Right Teaching About Wrong Teaching: A Call to Spiritual Discernment

Seven years ago, German authorities arrested Klaus O., an employee at a metal fitting company in Northwest Germany. A coworker had noticed white powder on his ham and cheese sandwich and alerted superiors. Security footage revealed that Klaus had added the substance. What initially appeared to be a poorly planned practical joke escalated into an attempted murder investigation when authorities discovered the powder was lead acetate, a nearly tasteless, highly toxic substance that could cause organ damage.

When police searched Klaus’s home, they found a basement laboratory filled with substances used to make poison: mercury, lead, and cadmium. The 56-year-old suspect had worked at the company for 38 years. Authorities formed a 15-member homicide squad to investigate the deaths of more than 21 employees who had died over an 18-year period beginning in 2000. At the time of his arrest, two other employees were in comas and another was undergoing dialysis.
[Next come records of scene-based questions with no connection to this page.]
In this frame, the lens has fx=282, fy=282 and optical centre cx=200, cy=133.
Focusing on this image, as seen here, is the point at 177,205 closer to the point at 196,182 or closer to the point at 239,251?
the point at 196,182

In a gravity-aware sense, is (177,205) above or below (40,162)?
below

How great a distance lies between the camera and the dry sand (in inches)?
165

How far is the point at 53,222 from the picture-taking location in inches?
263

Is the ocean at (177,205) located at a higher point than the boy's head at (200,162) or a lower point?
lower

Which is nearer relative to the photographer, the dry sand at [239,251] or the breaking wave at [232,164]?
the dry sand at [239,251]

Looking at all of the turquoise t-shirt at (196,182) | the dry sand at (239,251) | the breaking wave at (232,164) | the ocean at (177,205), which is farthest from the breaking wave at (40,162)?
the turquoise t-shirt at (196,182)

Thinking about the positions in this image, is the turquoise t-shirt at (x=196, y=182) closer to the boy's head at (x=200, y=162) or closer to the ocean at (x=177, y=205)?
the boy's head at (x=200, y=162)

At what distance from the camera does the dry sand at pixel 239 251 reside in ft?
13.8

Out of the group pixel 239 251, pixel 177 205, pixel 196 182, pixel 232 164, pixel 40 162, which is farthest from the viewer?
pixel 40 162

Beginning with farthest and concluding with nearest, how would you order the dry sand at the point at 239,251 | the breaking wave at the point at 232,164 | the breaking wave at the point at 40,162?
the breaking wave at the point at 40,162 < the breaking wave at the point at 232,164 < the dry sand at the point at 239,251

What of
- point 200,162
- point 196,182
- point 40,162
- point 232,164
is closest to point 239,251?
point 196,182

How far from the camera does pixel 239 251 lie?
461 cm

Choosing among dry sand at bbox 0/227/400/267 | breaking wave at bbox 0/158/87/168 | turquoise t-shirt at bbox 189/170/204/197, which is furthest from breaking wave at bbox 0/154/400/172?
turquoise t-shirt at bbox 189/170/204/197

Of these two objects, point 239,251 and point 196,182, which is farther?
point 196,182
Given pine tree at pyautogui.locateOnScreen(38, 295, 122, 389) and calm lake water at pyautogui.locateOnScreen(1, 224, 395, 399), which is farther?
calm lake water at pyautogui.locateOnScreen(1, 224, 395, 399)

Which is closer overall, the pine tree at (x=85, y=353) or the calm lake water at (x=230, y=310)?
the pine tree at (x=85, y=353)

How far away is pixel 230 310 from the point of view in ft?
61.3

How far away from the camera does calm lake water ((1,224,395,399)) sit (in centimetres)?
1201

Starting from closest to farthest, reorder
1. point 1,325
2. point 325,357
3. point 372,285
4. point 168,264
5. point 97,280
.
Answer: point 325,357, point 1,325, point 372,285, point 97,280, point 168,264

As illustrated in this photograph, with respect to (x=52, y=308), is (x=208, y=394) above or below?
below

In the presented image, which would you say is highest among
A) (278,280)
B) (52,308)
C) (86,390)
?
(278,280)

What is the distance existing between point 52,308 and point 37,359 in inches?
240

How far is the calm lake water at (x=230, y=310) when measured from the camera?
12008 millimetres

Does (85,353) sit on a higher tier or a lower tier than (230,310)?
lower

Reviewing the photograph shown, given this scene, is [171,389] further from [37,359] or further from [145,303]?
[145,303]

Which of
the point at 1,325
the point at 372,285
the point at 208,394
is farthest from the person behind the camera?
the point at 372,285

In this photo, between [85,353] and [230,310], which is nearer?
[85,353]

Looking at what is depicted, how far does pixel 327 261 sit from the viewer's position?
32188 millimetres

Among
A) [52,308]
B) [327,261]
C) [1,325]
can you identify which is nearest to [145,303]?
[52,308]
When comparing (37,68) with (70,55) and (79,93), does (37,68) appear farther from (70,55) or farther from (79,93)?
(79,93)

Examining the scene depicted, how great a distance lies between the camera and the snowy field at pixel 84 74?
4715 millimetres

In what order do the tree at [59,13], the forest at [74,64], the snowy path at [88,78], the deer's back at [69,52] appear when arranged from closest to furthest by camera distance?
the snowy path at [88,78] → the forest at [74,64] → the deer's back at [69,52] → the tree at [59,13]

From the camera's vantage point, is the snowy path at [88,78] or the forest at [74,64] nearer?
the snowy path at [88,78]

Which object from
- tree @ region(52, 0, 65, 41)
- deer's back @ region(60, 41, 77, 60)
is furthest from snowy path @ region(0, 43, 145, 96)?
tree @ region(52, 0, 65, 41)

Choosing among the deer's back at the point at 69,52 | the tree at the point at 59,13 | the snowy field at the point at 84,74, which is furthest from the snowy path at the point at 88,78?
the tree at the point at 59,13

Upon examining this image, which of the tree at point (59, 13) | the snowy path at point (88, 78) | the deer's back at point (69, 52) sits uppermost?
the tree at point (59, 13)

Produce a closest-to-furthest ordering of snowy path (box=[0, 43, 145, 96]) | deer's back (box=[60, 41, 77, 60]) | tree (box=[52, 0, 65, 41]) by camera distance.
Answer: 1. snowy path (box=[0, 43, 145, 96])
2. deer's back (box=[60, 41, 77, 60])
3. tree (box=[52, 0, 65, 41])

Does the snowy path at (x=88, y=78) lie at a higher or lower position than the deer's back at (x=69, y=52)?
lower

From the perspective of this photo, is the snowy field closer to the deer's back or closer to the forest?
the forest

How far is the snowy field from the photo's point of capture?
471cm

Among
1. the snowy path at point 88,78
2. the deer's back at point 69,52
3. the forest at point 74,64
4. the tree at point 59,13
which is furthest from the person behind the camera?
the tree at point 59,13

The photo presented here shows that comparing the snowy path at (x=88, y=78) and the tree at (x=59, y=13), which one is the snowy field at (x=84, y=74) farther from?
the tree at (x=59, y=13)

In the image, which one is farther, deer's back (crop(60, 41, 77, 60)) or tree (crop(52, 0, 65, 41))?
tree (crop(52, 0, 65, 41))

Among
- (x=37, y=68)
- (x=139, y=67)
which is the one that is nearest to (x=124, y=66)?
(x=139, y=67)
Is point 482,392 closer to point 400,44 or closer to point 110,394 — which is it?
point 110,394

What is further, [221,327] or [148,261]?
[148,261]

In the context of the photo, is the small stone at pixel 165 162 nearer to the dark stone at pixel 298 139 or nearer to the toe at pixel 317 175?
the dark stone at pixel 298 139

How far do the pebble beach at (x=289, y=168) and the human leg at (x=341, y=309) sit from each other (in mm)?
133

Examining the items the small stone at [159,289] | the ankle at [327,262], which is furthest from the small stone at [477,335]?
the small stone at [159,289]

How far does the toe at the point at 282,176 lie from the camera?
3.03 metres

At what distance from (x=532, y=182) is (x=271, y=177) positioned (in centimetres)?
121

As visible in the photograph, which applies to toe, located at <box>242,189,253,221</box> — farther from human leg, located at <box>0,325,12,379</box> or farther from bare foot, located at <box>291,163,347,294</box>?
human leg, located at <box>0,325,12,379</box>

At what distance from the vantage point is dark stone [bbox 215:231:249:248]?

Klaus was eventually sentenced to life in prison. One victim, a 26-year-old man who had been in a coma for four years, later died from poisoning. At the trial, one victim whose sandwich had been poisoned was asked why he didn’t start locking up his lunch. He responded, “Nobody believes that a colleague would do something like that. We trust each other.” Klaus’s manager described him as a man who was “conspicuously inconspicuous.”

This chilling account illustrates a spiritual reality that every believer must understand: the enemy is subtle and “conspicuously inconspicuous” in seeking to poison and lead astray. Just as Klaus worked alongside his victims for decades before his deadly intentions were discovered, false teaching often comes from those who appear trustworthy and familiar.

The Epidemic of Spiritual Deconstruction

In our contemporary culture, this departure from faith is often called “deconstruction.” The phenomenon has claimed notable figures who once stood prominently in Christian circles. Josh Harris, who wrote “I Kissed Dating Goodbye” as an 18-year-old, became the lead pastor of Covenant Life Church in Maryland at age 29. He was considered an evangelical wonder boy. Yet about ten years ago, he left his church, later divorced his wife, and finally announced that he no longer considered himself a Christian. A major Christian magazine covered his deconstruction in a podcast titled “I Kissed Christianity Goodbye.”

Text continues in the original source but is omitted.